Hacker News new | ask | show | jobs
by vemv 3582 days ago
I'd say rollback is possible under a 'git driven' workflow.

That said, sincerely I find rollback one of those inherently complex ideas:

- Rolling back assumes going back to the previous commit will fix everything, an unproven (unprovable?) hypothesis in the face of database migrations, job queues, etc.

- Making database migrations reversible can be nearly impossible (particularly at scale), aside from a significant engineering effort (for something that should absolutely never happen)

So I just don't contemplate the possibility of rolling back a deploy.

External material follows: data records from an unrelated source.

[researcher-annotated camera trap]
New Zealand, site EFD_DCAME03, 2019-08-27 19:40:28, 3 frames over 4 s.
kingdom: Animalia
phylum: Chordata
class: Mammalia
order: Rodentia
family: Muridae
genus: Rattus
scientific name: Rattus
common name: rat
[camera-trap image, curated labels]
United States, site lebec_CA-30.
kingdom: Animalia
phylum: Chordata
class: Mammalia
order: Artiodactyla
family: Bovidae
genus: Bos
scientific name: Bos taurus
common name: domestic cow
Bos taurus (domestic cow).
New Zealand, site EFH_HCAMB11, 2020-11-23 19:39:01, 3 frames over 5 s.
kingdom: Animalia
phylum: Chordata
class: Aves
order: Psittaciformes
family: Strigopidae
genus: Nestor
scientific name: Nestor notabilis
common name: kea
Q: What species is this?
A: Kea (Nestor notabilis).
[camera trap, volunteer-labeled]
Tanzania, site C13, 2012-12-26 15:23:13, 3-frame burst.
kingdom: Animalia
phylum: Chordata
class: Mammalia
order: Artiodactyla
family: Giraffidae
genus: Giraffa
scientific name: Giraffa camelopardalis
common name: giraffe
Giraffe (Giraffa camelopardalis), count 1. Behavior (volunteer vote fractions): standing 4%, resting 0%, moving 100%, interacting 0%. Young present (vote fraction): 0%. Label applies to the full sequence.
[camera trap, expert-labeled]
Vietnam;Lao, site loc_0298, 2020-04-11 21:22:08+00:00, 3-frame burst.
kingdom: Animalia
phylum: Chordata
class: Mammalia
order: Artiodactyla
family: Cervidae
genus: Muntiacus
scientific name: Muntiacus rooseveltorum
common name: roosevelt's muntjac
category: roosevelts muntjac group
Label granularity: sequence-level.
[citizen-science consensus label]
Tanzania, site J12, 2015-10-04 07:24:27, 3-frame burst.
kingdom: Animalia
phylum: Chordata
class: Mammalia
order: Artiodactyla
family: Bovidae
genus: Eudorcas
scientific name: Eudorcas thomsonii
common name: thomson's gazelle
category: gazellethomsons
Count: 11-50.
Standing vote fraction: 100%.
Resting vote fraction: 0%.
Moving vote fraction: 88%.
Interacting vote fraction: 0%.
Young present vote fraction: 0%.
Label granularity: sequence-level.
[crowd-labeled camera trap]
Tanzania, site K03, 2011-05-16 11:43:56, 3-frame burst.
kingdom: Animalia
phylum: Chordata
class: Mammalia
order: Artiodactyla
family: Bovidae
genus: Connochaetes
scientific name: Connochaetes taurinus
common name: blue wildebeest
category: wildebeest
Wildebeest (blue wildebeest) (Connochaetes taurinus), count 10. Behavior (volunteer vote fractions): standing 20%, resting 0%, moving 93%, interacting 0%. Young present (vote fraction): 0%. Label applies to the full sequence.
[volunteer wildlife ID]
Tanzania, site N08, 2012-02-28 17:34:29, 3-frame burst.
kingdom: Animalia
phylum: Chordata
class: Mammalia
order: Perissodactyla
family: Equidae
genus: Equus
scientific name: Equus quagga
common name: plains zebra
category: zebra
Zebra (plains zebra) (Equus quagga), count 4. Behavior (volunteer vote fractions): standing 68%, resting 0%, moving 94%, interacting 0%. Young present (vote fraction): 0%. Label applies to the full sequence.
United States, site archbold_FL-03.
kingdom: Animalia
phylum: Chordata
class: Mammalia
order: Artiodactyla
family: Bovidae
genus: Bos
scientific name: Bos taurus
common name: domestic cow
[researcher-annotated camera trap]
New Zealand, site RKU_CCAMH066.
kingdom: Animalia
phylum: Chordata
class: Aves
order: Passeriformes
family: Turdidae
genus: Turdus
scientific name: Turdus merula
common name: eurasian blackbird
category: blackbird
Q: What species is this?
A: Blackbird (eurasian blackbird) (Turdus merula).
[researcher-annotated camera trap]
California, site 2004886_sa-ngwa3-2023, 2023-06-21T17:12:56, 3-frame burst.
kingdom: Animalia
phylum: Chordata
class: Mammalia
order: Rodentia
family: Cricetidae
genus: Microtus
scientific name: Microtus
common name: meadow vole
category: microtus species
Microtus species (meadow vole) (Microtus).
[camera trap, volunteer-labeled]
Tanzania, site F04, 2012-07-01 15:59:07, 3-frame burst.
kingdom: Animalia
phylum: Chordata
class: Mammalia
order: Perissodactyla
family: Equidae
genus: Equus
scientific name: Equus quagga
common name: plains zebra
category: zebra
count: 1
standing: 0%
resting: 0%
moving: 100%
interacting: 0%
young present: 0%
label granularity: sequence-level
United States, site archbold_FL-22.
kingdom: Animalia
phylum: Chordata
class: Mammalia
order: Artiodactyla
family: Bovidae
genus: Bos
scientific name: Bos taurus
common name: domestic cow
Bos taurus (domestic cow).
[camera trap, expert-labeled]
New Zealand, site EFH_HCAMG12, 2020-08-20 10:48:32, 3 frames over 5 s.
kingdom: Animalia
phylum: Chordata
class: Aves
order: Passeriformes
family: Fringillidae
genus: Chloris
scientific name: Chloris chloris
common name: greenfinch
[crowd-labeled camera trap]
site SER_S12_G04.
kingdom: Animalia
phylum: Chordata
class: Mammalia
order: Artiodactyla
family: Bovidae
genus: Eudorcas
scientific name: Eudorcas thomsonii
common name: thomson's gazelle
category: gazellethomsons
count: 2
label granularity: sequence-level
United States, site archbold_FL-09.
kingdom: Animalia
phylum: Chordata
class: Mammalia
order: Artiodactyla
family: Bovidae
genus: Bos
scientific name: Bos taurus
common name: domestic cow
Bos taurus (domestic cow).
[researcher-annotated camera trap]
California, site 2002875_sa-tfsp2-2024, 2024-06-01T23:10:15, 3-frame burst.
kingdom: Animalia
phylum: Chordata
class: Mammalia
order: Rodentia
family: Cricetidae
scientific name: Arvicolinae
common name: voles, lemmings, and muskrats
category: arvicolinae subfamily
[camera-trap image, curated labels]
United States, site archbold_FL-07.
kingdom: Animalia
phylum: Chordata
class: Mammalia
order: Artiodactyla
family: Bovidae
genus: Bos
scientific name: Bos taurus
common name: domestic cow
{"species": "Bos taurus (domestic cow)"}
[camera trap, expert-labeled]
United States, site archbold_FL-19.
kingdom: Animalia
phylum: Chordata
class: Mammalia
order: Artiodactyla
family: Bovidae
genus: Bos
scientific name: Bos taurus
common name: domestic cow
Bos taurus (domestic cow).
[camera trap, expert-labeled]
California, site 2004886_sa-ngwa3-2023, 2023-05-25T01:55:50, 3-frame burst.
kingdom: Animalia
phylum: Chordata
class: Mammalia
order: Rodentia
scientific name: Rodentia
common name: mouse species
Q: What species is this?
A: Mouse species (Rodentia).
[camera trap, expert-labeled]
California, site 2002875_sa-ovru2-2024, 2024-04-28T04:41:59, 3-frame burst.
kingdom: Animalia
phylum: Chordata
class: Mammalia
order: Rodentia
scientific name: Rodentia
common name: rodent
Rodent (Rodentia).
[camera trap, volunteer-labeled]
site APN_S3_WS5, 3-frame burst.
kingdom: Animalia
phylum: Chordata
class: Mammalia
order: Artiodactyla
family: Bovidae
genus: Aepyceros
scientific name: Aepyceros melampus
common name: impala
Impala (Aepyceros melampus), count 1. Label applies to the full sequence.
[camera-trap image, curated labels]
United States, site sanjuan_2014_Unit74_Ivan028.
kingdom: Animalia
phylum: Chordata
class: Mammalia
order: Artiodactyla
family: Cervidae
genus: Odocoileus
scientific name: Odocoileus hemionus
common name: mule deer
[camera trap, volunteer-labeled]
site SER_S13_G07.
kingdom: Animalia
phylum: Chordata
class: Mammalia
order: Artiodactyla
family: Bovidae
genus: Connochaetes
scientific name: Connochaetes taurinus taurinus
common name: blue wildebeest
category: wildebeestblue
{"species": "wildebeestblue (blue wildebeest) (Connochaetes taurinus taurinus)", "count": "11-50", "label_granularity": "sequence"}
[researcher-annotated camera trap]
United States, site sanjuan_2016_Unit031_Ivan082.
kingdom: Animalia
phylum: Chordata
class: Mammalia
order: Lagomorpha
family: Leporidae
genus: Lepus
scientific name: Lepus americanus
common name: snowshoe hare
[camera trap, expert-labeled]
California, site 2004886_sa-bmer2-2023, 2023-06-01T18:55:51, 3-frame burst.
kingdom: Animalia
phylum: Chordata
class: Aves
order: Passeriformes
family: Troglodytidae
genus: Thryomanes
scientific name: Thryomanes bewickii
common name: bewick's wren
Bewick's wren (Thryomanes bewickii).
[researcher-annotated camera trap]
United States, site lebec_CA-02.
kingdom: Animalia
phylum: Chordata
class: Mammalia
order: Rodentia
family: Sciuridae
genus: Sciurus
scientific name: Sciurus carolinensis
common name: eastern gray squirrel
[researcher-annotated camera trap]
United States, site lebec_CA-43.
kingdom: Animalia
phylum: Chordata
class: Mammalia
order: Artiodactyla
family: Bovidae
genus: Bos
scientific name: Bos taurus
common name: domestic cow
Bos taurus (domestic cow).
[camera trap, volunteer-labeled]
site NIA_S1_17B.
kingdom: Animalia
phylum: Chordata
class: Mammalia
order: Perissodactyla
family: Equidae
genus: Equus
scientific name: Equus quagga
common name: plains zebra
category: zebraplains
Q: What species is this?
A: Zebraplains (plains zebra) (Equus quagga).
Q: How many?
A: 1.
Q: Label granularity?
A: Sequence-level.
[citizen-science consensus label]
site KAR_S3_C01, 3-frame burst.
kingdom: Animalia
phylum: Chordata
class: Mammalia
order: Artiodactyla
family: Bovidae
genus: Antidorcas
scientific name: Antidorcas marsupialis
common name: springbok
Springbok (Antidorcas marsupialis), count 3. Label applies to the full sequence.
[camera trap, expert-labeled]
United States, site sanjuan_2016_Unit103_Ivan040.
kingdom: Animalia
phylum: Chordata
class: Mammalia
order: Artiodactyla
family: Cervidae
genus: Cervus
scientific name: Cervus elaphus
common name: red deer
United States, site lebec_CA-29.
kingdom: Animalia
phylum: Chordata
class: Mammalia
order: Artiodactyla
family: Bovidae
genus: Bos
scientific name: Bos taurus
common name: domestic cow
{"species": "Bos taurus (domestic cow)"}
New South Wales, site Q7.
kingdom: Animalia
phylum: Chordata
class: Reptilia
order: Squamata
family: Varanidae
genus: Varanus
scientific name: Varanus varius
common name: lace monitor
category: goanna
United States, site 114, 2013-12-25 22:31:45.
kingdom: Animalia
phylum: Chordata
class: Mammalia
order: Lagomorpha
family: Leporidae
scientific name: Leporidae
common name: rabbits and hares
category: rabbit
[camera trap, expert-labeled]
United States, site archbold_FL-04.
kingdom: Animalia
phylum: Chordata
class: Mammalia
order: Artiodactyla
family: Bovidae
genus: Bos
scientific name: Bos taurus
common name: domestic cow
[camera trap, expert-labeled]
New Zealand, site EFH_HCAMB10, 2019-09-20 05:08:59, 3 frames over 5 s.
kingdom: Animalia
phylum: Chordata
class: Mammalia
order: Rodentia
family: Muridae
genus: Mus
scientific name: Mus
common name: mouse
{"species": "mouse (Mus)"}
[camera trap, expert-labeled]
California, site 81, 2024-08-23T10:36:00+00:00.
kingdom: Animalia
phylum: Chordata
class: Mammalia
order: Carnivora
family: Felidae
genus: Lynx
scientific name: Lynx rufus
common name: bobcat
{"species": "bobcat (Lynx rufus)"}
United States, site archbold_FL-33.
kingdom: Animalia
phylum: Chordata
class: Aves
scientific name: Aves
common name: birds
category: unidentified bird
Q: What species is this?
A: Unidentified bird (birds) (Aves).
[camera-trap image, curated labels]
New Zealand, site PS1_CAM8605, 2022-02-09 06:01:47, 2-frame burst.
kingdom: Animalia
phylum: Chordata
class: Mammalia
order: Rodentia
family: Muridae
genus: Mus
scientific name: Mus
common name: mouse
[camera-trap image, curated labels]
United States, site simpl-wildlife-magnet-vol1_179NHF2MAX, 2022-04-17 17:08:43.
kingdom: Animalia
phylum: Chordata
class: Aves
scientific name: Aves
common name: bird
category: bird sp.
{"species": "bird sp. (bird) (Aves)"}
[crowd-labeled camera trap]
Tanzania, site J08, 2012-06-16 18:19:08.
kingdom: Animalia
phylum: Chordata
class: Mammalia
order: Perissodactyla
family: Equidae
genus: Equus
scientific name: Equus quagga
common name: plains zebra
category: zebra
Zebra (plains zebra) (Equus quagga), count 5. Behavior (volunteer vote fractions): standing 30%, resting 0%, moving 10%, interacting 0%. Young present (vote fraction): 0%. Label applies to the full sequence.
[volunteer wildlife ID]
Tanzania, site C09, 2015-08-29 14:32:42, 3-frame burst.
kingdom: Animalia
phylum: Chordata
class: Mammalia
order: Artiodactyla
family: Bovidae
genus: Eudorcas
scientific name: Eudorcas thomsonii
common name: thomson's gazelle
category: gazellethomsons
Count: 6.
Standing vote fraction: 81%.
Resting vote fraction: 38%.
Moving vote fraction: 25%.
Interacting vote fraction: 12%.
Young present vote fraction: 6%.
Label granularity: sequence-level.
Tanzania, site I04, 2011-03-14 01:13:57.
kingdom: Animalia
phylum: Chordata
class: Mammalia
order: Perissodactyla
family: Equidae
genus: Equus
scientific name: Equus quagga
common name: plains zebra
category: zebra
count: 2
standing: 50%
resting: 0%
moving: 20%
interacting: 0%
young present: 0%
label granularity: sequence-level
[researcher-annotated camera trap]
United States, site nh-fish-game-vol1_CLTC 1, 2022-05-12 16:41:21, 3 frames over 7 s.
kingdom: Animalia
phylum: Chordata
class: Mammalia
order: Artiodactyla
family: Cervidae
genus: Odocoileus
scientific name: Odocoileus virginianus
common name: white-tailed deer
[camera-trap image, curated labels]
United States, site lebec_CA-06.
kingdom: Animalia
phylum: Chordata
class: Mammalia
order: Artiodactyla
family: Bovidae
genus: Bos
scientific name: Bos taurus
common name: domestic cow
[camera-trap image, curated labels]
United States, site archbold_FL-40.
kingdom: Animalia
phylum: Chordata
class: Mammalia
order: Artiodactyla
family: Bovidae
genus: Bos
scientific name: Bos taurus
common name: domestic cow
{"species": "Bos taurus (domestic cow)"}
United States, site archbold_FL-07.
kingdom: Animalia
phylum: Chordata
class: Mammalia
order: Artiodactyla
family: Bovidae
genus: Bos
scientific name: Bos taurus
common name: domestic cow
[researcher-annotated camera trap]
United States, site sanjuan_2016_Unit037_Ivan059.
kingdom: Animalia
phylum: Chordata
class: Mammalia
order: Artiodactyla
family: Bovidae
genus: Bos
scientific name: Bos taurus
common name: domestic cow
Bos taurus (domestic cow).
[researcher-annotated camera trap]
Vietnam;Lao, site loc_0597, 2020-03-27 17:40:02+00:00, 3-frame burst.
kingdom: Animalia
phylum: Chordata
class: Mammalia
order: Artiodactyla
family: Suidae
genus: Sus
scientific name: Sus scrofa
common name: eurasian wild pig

Instead I try things (particularly migrations) on staging rigurously:

- staging environments always ephemeral - created from scratch for a given relase

- always load fresh production DB into staging

- check that all my model objects are still `.valid?` (http://api.rubyonrails.org/classes/ActiveRecord/Validations....) after the migration

- leave staging running a few days.

- if you really can (not easy), forward production traffic to staging as well.

If things go wrong (which under my proposed discipline would be a massive screw-up), then the fix would require analysis, a regular fix (no time travelling), and a regular deploy.

Reacting instantly (i.e. without analysis) is kind of delusional thinking. I'd rather stay broken a little longer for avoiding further complications!

2 comments

I heartily agree with your sentiment "rollback one of those inherently complex ideas" :) It's true that sometimes it's not even well-defined, such as for database migrations.

Some of this also depends on context. If I'm shipping a single primary deployment of a massive fairly monolithic SaaS product, I can do this time-marches-on stuff. If I'm actually shipping shrinkwrapware -- and as a sibling comment says, doing rolling blue-green deploys also looks like this, if briefly -- switching something back to a previous code version is very worth minding.

Code rollbacks are about immediate mitigation, not about pie in the sky snapshot rollback. If you are sane about deployment and don't go to 100% of traffic instantly, then halting a broken deploy and rolling back is certainly better than shifting into analysis mode.

> I'd rather stay broken a little longer for avoiding further complications!

Unfortunately analysis is slow and an unbounded process, and high leverage businesses where every second of downtime has actual measurable loss simply cannot accept this trade-off.

Good point. Few solutions are apt for every scale and every business!

OTOH, if you really essay a given deployment again and again, you can become really confident that the operation will succeed in production.

Real example: the most important feature I've developed this year has been put 5+ times in staging across a couple months. Every time I've asserted all kind of stuff, gathered feedback from the business owner, etc.

The deployment going bad in production is just not a possibility.

At a larger scale than mine, I would probably introduce 'dark launching' as well. That would further reduce the possibility of needing rollback.